• [Task description] Please repeat, exactly as written, the line containing "It is brown." and every line after it through the end of the records below, leaving out any pictures.

• [Material for the task]
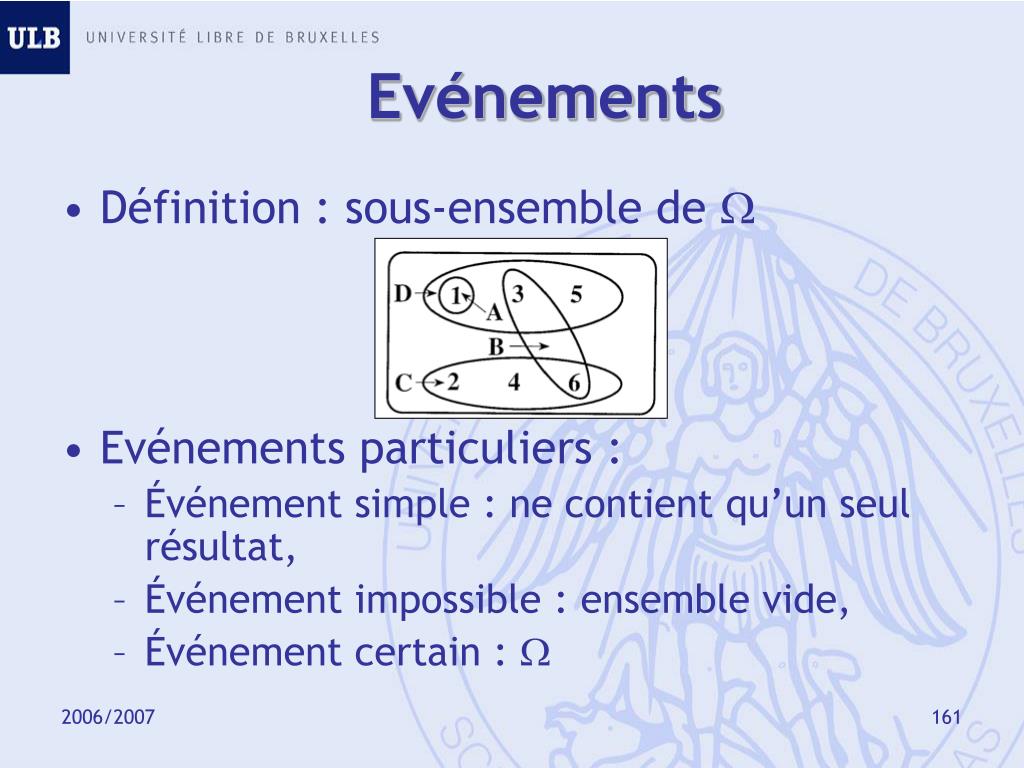 ULB UNIVERSITÉ LIBRE DE BRUXELLES

Evénements

• Définition : sous-ensemble de $\Omega$

D 1 A 3 5 B C 2 4 6

• Evénements particuliers :
– Événement simple : ne contient qu'un seul résultat,
– Événement impossible : ensemble vide,
– Événement certain : $\Omega$

2006/2007

161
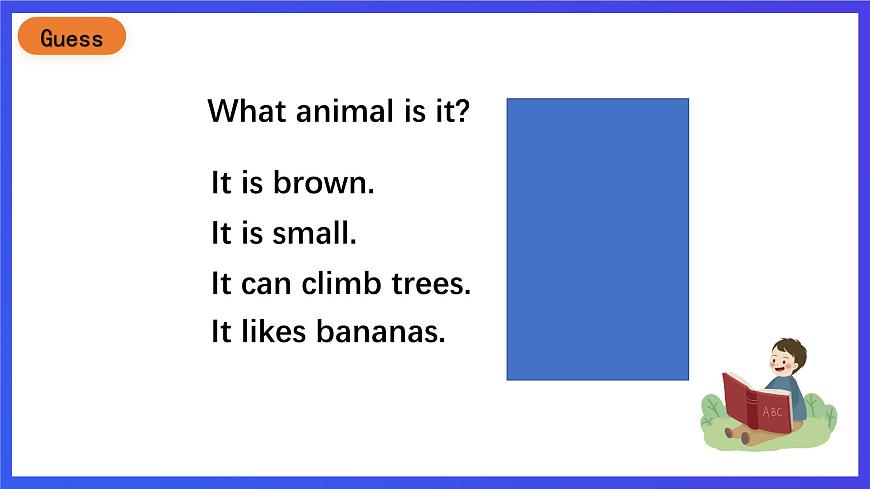 Guess

What animal is it?

It is brown.
It is small.
It can climb trees.
It likes bananas.

ABC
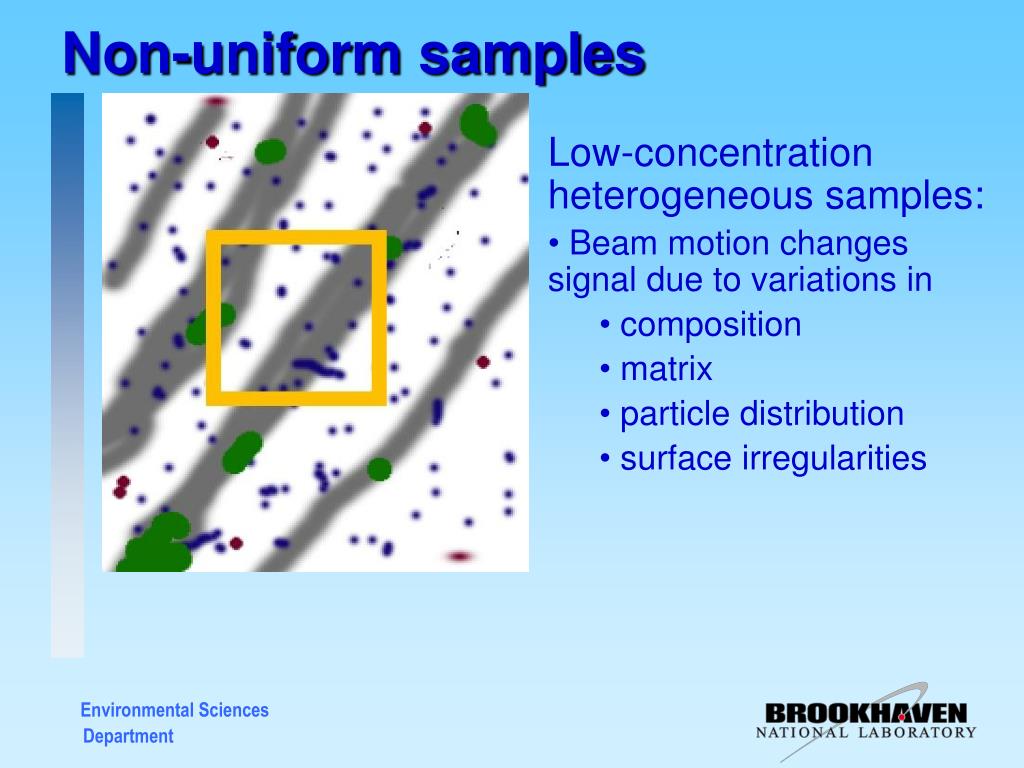 Non-uniform samples

Low-concentration heterogeneous samples:

• Beam motion changes signal due to variations in

• composition
• matrix
• particle distribution
• surface irregularities

Environmental Sciences Department

BROOKHAVEN NATIONAL LABORATORY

• [Answer to this task]
It is brown.
It is small.
It can climb trees.
It likes bananas.

ABC
 Non-uniform samples

Low-concentration heterogeneous samples:

• Beam motion changes signal due to variations in

• composition
• matrix
• particle distribution
• surface irregularities

Environmental Sciences Department

BROOKHAVEN NATIONAL LABORATORY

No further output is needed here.